Paul George’s off-court interests are well-known, from his love of video games to fishing. Often, PG sums up his vision for the future with a single quote: “Don’t tell me the sky’s the limit when there are footprints on the moon,” he says. This sentence wraps around the heels of his new signature shoe, the Nike PG 3.
The PG 3’s intergalactic inspiration comes from an official footwear and jumpsuit collaboration with the National Aeronautics and Space Administration, using patches, NASA colors, and other references that unite basketball and space flight. “I grew up in Palmdale, California, which has a big NASA base that not a lot of people know about,” says Paul George of the collaboration, which has the city’s zip code, 93552, on the shoe. “This shoe is for the kids who want to fly, whether as professional athletes or astronauts.”
Nike Basketball designers met with NASA designers after spending months improving the shoe’s traction, comfort, lockdown, and lightness. Paul George even shadowed an astronaut at NASA’s Kennedy Space Center in Orlando, as a way of understanding their daily training and routines. “NASA inspires us in how they use minimal resources to create things that will survive in extreme environments,” says Tony Hardman, Nike Basketball Footwear Designer. “We’ve done the same with the PG 3, making it lightweight with multi-directional support.”
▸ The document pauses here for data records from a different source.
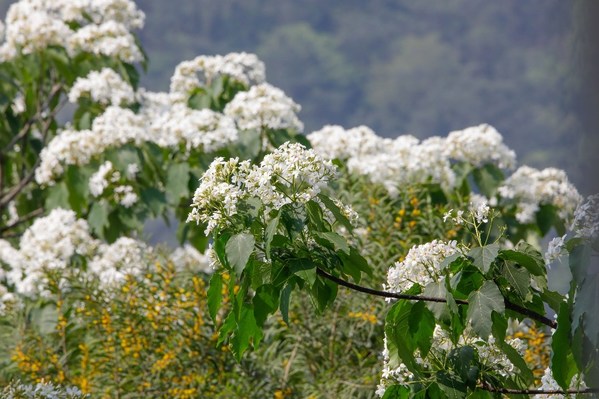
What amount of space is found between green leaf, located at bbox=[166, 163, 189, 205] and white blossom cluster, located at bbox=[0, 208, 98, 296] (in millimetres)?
555

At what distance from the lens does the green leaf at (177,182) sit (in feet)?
19.4

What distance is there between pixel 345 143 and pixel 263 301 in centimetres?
466

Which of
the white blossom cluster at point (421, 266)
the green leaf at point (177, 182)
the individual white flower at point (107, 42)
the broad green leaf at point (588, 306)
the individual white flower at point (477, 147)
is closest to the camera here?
the broad green leaf at point (588, 306)

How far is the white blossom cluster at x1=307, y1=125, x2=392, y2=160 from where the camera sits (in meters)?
6.58

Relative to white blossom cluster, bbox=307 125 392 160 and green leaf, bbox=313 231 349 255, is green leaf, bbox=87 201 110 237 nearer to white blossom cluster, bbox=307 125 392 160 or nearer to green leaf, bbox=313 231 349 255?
white blossom cluster, bbox=307 125 392 160

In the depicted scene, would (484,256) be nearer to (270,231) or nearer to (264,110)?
(270,231)

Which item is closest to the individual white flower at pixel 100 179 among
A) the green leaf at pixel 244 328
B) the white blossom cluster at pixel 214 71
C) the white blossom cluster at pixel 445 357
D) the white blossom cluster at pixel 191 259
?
the white blossom cluster at pixel 191 259

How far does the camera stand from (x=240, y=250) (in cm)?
185

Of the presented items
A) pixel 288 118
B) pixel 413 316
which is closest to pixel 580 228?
pixel 413 316

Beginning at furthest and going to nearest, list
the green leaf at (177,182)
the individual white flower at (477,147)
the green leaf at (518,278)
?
the individual white flower at (477,147)
the green leaf at (177,182)
the green leaf at (518,278)

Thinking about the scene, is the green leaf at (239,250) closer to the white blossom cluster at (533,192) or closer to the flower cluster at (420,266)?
the flower cluster at (420,266)

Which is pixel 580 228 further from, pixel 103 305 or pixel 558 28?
pixel 103 305

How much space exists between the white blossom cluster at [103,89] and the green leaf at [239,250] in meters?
5.21

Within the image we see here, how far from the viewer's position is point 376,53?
128250 mm
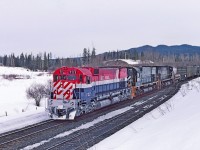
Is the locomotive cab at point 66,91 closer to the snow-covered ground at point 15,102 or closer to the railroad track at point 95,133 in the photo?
the railroad track at point 95,133

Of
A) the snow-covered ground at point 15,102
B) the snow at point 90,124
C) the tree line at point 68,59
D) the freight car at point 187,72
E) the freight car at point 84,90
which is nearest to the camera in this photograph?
the snow at point 90,124

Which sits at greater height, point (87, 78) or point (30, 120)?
point (87, 78)

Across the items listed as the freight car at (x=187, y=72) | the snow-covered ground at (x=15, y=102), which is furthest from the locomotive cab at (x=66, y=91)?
the freight car at (x=187, y=72)

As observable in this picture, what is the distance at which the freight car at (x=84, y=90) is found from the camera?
2048cm

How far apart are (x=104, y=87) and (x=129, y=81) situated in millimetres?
7624

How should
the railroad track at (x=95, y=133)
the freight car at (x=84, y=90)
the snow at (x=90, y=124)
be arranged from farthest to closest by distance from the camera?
the freight car at (x=84, y=90)
the snow at (x=90, y=124)
the railroad track at (x=95, y=133)

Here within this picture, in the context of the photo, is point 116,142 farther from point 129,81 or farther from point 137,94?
point 137,94

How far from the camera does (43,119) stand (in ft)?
68.9

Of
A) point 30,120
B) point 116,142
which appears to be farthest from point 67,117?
point 116,142

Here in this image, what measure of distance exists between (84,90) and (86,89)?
1.01 ft

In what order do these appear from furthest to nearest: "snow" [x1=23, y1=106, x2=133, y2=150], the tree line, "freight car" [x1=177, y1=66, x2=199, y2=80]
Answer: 1. the tree line
2. "freight car" [x1=177, y1=66, x2=199, y2=80]
3. "snow" [x1=23, y1=106, x2=133, y2=150]

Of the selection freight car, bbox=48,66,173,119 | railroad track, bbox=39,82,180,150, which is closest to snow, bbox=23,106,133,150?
railroad track, bbox=39,82,180,150

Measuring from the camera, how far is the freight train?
20500mm

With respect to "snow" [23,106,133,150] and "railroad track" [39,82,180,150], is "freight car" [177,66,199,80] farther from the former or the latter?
"railroad track" [39,82,180,150]
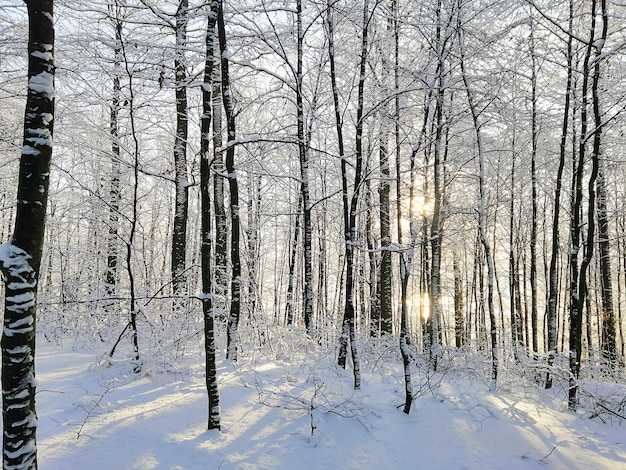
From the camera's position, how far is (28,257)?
10.4ft

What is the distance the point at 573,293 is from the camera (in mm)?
7223

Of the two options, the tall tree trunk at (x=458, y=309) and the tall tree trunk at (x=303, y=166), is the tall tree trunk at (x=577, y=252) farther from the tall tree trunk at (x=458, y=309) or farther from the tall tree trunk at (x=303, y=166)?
the tall tree trunk at (x=458, y=309)

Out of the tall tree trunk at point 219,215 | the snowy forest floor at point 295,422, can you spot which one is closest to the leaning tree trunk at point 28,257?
the snowy forest floor at point 295,422

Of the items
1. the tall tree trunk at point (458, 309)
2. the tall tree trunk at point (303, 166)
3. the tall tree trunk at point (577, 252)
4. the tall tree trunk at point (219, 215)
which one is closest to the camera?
the tall tree trunk at point (577, 252)

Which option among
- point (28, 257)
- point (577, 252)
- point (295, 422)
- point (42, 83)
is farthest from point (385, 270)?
point (42, 83)

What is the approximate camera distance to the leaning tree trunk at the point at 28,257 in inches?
120

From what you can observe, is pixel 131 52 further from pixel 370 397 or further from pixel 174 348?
pixel 370 397

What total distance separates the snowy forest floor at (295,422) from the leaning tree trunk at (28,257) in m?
1.05

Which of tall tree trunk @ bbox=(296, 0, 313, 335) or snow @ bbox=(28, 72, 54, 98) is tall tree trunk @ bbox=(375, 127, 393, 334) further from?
snow @ bbox=(28, 72, 54, 98)

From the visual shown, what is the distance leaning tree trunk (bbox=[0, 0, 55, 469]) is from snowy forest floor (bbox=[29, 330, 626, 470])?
1.05 m

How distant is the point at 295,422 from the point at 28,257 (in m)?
3.95

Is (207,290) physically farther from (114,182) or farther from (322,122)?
(114,182)

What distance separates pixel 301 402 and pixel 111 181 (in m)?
10.8

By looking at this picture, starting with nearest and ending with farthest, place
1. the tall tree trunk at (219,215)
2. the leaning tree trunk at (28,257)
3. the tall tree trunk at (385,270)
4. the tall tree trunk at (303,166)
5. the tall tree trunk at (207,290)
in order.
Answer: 1. the leaning tree trunk at (28,257)
2. the tall tree trunk at (207,290)
3. the tall tree trunk at (303,166)
4. the tall tree trunk at (219,215)
5. the tall tree trunk at (385,270)
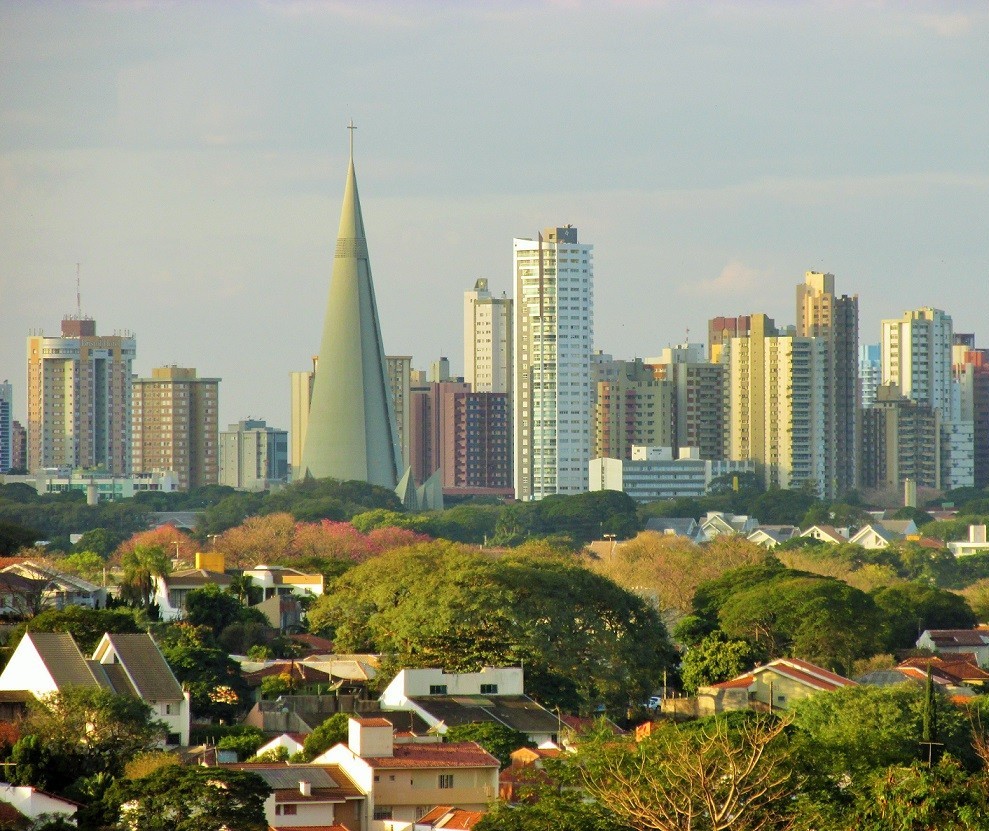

The PG 3’s lightness comes from the use of soft, lightweight foam and a rip-stop collar, all atop the same Nike Zoom Air bag from the PG 2. The circular traction on the outsole was inspired by moon craters — a pattern built using algorithms from various analyses of PG’s movement. The shoe also has an Apollo 14 patch on the heel, a red “Remove Before Flight” tag, and both PG’s logo and the American flag on the tongues.
“I always wanted to be in the NBA,” says Paul George. “That’s the sky. Now, me being an All-Star, me working to become a champion — that’s the footprints on the moon.”